# DATASET EXCERPTS:
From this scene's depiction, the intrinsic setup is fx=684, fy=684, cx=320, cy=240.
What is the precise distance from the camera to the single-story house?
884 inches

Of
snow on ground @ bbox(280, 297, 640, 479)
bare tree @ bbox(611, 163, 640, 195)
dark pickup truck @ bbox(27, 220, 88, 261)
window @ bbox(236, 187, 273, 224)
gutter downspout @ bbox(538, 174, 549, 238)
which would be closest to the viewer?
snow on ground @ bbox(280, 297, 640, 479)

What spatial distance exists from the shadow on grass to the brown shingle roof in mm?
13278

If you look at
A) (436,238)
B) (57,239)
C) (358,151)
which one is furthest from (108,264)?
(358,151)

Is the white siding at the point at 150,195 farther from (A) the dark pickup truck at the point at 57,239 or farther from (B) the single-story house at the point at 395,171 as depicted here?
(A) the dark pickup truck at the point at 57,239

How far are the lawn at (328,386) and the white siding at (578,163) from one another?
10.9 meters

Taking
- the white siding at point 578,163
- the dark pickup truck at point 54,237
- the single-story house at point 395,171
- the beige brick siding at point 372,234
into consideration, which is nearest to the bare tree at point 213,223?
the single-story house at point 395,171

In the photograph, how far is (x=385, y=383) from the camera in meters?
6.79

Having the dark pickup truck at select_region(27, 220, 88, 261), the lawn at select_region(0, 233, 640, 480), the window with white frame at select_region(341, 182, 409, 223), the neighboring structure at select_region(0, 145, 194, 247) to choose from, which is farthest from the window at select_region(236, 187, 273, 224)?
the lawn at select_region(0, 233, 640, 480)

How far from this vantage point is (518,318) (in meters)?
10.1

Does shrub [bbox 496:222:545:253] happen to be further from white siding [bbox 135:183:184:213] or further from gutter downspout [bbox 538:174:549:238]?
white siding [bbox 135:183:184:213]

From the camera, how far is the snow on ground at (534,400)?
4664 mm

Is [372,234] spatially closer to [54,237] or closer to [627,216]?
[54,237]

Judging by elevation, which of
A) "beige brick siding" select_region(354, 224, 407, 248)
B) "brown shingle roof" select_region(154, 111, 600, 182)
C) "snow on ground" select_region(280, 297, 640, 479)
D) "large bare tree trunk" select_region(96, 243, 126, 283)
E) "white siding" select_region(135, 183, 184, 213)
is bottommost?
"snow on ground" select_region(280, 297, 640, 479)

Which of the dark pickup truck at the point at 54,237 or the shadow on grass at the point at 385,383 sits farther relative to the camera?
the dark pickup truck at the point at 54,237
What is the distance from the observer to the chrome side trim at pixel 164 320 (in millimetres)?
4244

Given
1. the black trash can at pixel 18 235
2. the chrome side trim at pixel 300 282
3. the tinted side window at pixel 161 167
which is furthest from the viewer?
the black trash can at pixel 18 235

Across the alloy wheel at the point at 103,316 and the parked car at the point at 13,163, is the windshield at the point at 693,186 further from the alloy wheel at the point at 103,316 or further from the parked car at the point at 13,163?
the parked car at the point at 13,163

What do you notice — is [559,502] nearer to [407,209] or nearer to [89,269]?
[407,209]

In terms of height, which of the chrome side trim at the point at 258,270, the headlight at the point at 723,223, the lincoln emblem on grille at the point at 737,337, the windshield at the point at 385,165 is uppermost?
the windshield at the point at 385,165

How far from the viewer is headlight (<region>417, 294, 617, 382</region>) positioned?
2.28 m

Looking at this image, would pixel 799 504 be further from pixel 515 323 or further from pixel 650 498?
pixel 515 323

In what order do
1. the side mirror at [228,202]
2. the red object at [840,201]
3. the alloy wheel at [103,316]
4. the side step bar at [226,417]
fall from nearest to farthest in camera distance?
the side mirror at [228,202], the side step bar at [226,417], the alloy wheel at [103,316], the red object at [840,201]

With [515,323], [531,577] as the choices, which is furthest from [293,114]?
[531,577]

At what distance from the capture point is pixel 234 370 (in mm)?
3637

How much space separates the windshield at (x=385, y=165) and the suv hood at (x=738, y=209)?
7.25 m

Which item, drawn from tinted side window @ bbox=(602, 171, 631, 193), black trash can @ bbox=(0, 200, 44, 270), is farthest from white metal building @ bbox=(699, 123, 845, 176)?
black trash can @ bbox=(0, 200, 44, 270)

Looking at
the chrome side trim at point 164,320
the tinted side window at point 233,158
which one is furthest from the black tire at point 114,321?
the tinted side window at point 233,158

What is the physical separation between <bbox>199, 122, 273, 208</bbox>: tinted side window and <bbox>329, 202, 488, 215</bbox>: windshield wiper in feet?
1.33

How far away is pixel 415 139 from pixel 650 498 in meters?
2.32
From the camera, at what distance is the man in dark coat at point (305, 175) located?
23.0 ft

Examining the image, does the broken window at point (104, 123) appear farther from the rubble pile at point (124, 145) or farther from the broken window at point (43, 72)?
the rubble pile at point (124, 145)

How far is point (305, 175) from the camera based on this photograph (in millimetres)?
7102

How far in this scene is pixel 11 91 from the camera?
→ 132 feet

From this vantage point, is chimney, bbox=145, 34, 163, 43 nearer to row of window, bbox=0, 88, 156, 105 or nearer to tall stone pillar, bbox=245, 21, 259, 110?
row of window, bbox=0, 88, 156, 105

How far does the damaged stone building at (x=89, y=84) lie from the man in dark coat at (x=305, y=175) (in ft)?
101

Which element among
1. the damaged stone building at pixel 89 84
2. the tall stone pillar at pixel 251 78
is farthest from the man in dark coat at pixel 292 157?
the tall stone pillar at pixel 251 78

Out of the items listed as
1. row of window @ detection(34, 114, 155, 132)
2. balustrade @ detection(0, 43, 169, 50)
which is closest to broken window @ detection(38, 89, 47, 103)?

# AIM OF THE TASK:
Reproduce verbatim every line from the one containing "From the camera, at" down to the last line, both included.

# EXERCISE RESPONSE:
From the camera, at what distance is the man in dark coat at point (305, 175) located?
23.0 ft

Examining the image, does the broken window at point (104, 123) appear farther from the rubble pile at point (124, 145) or farther from the broken window at point (43, 72)?
the rubble pile at point (124, 145)

How far is point (305, 175) from the camera based on this photograph (in millimetres)?
7102

How far in this scene is pixel 11 91 from the camera?
→ 132 feet

From this vantage point, is chimney, bbox=145, 34, 163, 43 nearer to row of window, bbox=0, 88, 156, 105 or nearer to tall stone pillar, bbox=245, 21, 259, 110?
row of window, bbox=0, 88, 156, 105

How far does the damaged stone building at (x=89, y=84) lie from the man in dark coat at (x=305, y=175) (in ft)?
101

Which element among
1. the damaged stone building at pixel 89 84
2. the tall stone pillar at pixel 251 78
is farthest from the man in dark coat at pixel 292 157?
the tall stone pillar at pixel 251 78

Out of the items listed as
1. row of window @ detection(34, 114, 155, 132)
2. balustrade @ detection(0, 43, 169, 50)
which is closest to broken window @ detection(38, 89, 47, 103)?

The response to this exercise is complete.